The Dilemma of Automated SQL Server Patching

No matter what technological area expertise, patching is always a requirement. This is no different in the life of a DBA. One of the tasks is to ensure that the environment is kept up to date with new releases and security updates but are you able to automate patching? The answer, yes but carefully.

There are a few questions that should be answered when approaching the subject of automated patching:

Has a backup been taken?
Is the environment ready for patching?
Is the Databases ready for patching?
Is the server a member of an AlwaysOn availability group? Can it be failed over safely?
Is there a backout plan for if anything goes wrong?
Can we send out an alter in the event of a failed backup?

When out team was approached with creating a method of deploying automated patching for SQL servers, we took the safe approach and made sure the automated process was aware of the environment that it was patching and would only patch if it met specific requirements. There are a few queue areas that this post will concentrate on to make sure that each patch installed is ether successful or an alert is sent out for a failure. What we would like to avoid is silent failures.

Logging

When a patch job is launched on a server, the first step in the process is to setup a patching log file. This step is critical, and the entire job will fail with an exit code if the process of log creation does not meet the following requirements:

Does the Log Directory exist? If not attempt to create it and fail if it is not possible
Does a Log exist? We can't overwrite old logs we need a method of re-naming old log files while only keeping a specific number for housekeeping. If no log exists create a new log
Can I successfully write to the log file? If not then the job fails.

Once logging has been verified, we can continue with the patching process now that we know we have a central location shared between all steps to send output. From this point on, we can have a failure with the execution of certain steps based on the output but being able to log data is a critical step that should fail the entire patching process if not successful.

Investigation

The next phase of the patching process is to gather information about the current environment targeted and to check to make sure it meets patching requirements. Some of the information that is gathered to be used for further analysis later on in the patching process:

The name(s) and number of installed Instances
The SQL Port of the Engine Service
The SQL Cluster name (if there is one)
Is HADR enabled on the Instance
Verify that the account used for patching has appropriate SQL permissions
Verify that the account used for patching has appropriate OS permissions
AlwaysOn Availability group information and roles
AlwaysOn Availability group listener information
Disk space
Database health
OS pending reboot status

Logic

Based on the information found during the Investigation phase now the fun part begins. If we setup our job with all of the information gathering contained within the investigation phase, you can then make a small sub job that can be run before the patching process that will pre-check the environment before the full automation patch job is launched. This way small or easy failures can be corrected before a full patching job is launched on the SQL Server.
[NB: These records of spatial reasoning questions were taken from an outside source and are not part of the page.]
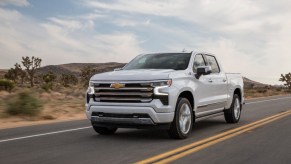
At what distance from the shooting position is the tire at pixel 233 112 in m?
13.1

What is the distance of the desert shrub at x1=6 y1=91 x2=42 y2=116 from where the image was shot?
16250 millimetres

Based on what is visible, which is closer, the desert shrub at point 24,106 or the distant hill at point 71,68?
the desert shrub at point 24,106

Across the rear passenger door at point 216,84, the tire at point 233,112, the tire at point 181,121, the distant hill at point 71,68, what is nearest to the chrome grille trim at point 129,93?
the tire at point 181,121

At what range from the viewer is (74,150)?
26.5 feet

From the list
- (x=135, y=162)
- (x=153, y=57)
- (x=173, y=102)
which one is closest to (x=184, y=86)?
(x=173, y=102)

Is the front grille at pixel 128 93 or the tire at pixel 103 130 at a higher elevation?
the front grille at pixel 128 93

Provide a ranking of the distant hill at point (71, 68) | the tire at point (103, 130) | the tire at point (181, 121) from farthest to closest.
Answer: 1. the distant hill at point (71, 68)
2. the tire at point (103, 130)
3. the tire at point (181, 121)

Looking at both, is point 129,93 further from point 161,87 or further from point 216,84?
point 216,84

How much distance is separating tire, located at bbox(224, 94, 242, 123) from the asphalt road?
1.28 meters

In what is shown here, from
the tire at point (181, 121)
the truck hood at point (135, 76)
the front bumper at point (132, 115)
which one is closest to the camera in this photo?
the front bumper at point (132, 115)

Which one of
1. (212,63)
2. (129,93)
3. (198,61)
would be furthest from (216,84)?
(129,93)

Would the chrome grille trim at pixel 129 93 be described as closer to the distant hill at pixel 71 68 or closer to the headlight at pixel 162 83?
the headlight at pixel 162 83

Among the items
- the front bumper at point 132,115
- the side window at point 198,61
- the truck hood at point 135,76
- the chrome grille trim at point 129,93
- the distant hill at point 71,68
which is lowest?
the front bumper at point 132,115

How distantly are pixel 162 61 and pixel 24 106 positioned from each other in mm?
7398
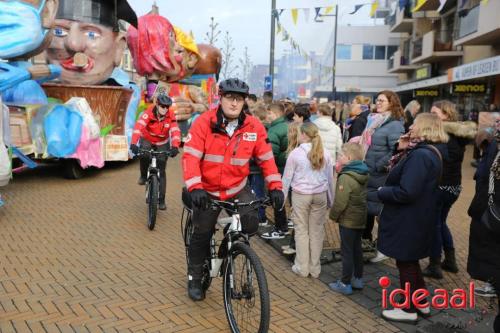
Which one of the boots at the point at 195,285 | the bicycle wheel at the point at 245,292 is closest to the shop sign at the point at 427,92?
the boots at the point at 195,285

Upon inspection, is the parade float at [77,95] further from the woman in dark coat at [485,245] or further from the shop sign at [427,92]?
the shop sign at [427,92]

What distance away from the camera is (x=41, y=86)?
10.2m

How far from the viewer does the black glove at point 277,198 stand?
11.7 feet

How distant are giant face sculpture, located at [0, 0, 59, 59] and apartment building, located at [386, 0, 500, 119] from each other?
7.77m

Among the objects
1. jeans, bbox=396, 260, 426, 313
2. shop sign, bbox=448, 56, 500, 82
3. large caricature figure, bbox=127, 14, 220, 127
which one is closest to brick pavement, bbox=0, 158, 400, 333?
jeans, bbox=396, 260, 426, 313

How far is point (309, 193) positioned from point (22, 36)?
696 cm

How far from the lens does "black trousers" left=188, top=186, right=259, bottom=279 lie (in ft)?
12.3

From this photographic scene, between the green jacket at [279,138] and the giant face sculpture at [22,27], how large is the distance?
544 centimetres

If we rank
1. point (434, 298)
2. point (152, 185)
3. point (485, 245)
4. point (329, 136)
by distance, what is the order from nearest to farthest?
point (485, 245), point (434, 298), point (152, 185), point (329, 136)

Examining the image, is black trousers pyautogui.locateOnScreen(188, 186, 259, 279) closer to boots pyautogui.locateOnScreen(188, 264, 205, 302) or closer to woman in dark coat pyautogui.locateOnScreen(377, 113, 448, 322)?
boots pyautogui.locateOnScreen(188, 264, 205, 302)

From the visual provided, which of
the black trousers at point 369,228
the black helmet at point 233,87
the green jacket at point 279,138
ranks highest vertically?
the black helmet at point 233,87

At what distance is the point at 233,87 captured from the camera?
12.1ft

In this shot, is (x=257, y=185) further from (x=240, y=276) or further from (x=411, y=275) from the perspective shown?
(x=240, y=276)

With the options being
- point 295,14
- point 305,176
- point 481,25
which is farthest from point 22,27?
point 481,25
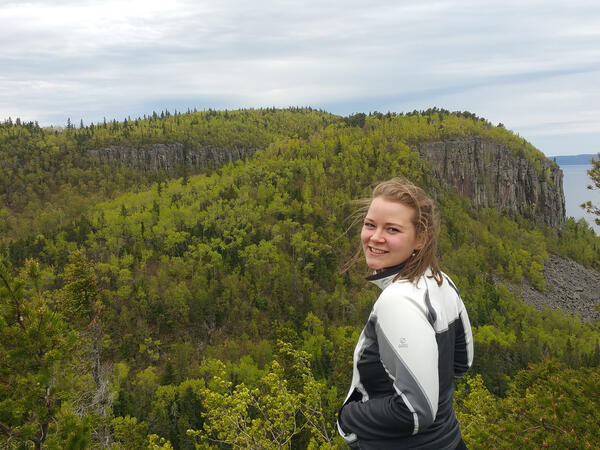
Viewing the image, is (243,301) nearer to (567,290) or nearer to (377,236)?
(377,236)

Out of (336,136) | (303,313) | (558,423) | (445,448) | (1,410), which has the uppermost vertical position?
(336,136)

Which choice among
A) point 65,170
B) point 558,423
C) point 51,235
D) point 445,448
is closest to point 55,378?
point 445,448

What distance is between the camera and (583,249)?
137625mm

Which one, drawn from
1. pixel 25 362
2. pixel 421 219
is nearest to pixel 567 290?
pixel 25 362

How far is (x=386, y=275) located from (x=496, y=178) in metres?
159

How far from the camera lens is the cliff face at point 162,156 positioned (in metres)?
180

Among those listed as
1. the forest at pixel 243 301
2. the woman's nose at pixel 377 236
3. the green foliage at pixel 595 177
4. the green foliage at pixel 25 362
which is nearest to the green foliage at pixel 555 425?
the forest at pixel 243 301

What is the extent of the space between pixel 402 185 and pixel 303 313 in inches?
3240

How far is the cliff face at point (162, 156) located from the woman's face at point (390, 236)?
184m

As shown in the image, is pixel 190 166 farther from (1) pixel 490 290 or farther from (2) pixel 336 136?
(1) pixel 490 290

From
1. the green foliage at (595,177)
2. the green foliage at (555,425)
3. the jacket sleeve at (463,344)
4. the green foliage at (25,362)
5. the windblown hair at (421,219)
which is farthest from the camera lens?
the green foliage at (595,177)

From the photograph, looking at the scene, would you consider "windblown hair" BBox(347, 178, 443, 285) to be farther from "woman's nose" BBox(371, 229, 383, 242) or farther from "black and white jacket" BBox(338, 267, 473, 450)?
"woman's nose" BBox(371, 229, 383, 242)

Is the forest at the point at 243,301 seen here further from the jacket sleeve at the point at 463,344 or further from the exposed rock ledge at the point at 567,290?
the exposed rock ledge at the point at 567,290

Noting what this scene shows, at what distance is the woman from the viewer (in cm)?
239
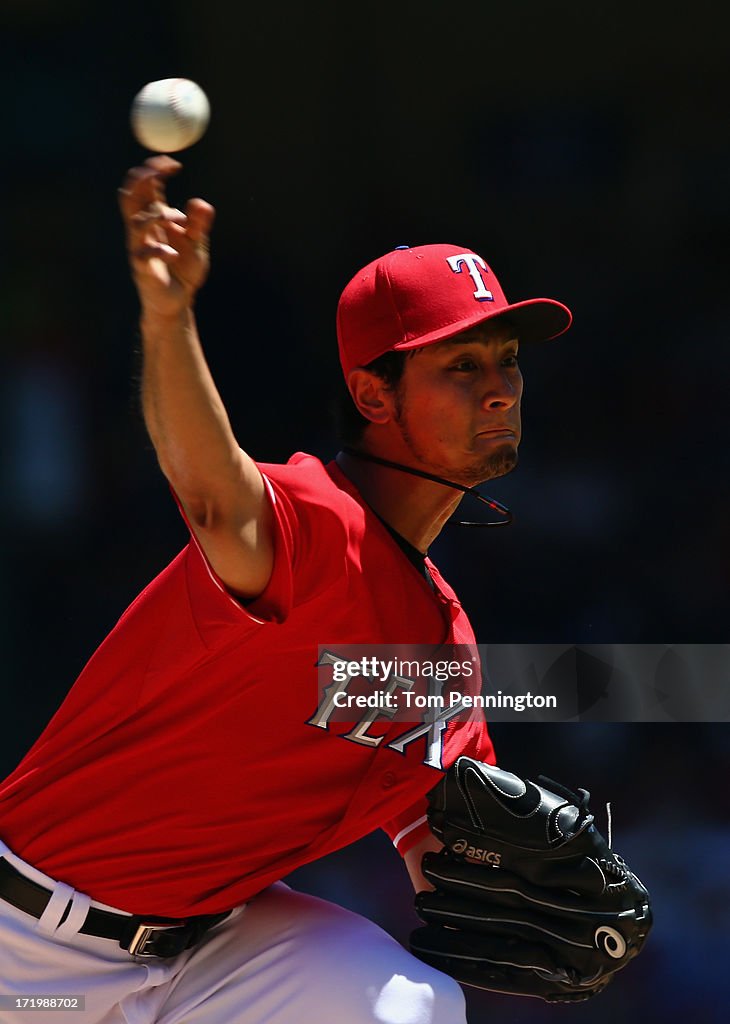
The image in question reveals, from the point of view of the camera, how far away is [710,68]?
3.13 m

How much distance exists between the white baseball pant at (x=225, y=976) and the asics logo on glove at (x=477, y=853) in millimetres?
174

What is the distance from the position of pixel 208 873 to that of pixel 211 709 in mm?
260

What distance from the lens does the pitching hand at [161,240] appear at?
141 centimetres

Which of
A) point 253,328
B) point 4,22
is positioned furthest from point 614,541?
point 4,22

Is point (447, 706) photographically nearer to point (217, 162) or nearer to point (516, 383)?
point (516, 383)

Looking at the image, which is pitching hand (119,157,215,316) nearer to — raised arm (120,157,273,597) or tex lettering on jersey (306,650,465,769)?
raised arm (120,157,273,597)

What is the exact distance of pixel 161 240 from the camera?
1432mm

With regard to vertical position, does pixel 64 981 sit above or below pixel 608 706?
above

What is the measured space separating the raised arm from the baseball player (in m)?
0.11

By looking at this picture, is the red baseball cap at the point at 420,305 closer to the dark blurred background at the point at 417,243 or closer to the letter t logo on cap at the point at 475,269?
the letter t logo on cap at the point at 475,269

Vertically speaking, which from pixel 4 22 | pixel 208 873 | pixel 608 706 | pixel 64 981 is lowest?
pixel 608 706
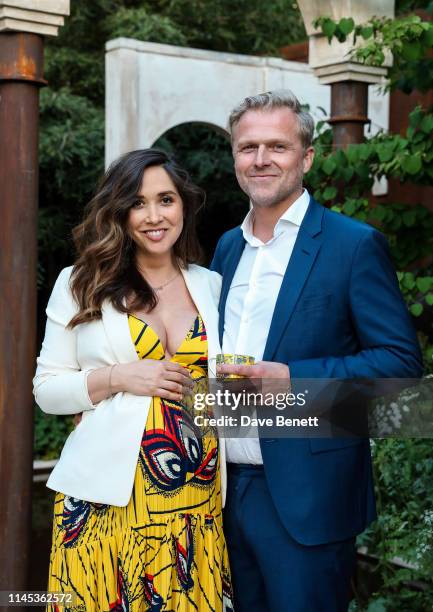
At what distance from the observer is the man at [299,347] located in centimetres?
247

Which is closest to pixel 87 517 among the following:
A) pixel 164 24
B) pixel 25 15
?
pixel 25 15

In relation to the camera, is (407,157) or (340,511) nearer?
(340,511)

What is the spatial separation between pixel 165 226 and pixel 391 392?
77cm

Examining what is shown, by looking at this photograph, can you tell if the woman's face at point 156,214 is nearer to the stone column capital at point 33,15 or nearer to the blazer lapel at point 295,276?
the blazer lapel at point 295,276

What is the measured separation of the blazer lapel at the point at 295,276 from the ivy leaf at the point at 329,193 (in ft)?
6.14

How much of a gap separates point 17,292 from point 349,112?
70.4 inches

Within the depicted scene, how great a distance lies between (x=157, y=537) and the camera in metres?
2.54

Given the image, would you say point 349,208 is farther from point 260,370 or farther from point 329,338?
point 260,370

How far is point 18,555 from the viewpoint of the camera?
3.72 meters

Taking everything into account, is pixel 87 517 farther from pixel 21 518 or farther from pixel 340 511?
pixel 21 518

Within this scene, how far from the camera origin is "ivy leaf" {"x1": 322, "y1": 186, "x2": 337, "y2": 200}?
4.49m

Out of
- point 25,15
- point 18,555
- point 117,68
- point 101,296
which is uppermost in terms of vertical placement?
point 117,68

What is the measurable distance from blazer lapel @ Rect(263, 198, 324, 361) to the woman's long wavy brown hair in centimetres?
37

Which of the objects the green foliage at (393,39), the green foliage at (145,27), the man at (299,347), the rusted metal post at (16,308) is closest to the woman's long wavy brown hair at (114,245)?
the man at (299,347)
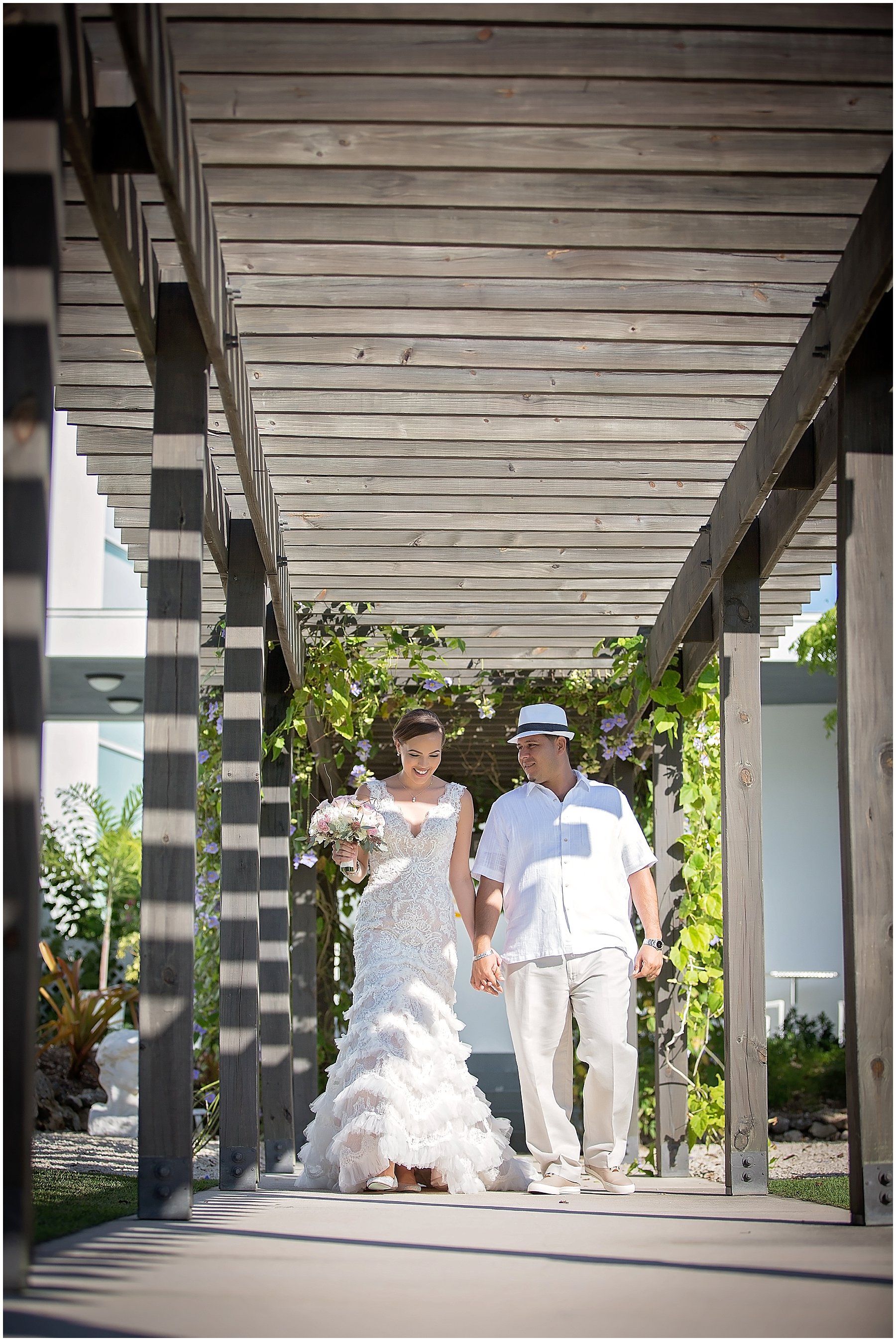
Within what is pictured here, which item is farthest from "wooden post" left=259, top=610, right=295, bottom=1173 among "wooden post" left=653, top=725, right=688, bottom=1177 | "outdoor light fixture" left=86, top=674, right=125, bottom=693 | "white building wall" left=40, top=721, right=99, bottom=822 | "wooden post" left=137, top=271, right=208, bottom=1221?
"white building wall" left=40, top=721, right=99, bottom=822

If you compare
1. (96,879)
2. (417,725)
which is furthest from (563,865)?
(96,879)

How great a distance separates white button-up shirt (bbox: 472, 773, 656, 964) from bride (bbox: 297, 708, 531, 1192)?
17 centimetres

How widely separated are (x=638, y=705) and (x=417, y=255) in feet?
11.9

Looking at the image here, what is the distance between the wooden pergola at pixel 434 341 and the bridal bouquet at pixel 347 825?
480 mm

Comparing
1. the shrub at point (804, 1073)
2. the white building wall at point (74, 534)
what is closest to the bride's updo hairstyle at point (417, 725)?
the shrub at point (804, 1073)

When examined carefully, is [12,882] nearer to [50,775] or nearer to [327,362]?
[327,362]

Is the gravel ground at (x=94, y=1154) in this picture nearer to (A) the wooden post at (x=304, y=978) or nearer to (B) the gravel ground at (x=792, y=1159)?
(A) the wooden post at (x=304, y=978)

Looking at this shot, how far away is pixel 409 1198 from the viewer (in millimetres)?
4211

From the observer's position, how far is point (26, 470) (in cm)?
227

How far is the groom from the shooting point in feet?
14.8

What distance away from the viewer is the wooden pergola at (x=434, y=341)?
9.20 feet

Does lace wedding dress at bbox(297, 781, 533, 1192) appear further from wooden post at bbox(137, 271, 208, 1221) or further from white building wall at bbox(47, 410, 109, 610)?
white building wall at bbox(47, 410, 109, 610)

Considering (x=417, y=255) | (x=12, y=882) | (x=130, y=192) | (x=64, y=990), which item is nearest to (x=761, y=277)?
(x=417, y=255)

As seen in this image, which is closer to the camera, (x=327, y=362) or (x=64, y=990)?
(x=327, y=362)
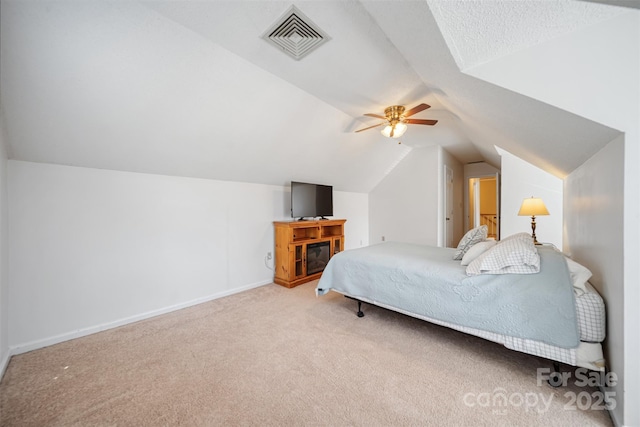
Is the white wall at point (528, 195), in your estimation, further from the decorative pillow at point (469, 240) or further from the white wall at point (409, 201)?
the decorative pillow at point (469, 240)

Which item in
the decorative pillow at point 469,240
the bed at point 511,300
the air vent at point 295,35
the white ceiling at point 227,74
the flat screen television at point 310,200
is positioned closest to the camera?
the white ceiling at point 227,74

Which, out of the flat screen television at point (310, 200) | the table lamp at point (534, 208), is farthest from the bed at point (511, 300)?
the flat screen television at point (310, 200)

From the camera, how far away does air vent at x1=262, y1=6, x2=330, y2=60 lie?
156cm

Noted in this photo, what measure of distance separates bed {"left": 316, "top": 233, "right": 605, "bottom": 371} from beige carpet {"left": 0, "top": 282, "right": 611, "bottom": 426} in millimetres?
260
The Logic phase will act on the information and run specific tasks to prepare the server for patching. The responsibility of a DBA is to maintain SQL server availability and data integrity and blindly patching a server can compromise both of those responsibilities. Some of the Logic used before patching are as follows:

Reboot the server if has a pending reboot and pick up where it left off after a reboot
Check Database status and correct as needed
Launch a standardized backup job and launch a automated backup process if no standardized job is found
If AlwaysOn exists, check for failover mode and data synchronization type, failover if possible so we are only patching on a Secondary.
Verify AlwaysOn secondary status and patch level before patching primary if a failover is not possible
Check for monitoring services and cleanly shut them down

Patching

When entering the patching phase, we are at the point of no return. Once monitoring has been disabled on the server, we can't have any of the process fail to run as we would be left with an un-monitored environment. In out process, turning off monitoring is the last step before patching. Enabling monitoring again is the first step after a patch has completed it's executing. At this point we are not verifying that patching is successful, we are just making sure we have a monitored environment and alerts are able to be sent out in the event of a failure. This phase is the watchdog patching sandwich.

Validations

After monitoring has started successfully, we move on the validation phase with tasks that read through the SQL patching log files for events and exit codes to verify that the patching process has completed successfully. If an error is discovered, an alert can be generated with the severity of the system being patched currently.

Conclusion

The dilemma of patching SQL server through an automated process while maintaining the requirements of a database admin for data integrity and availability, can be accomplish through the means of some logic and smart patching processes that verifies and corrects issues before the patching process has been launched.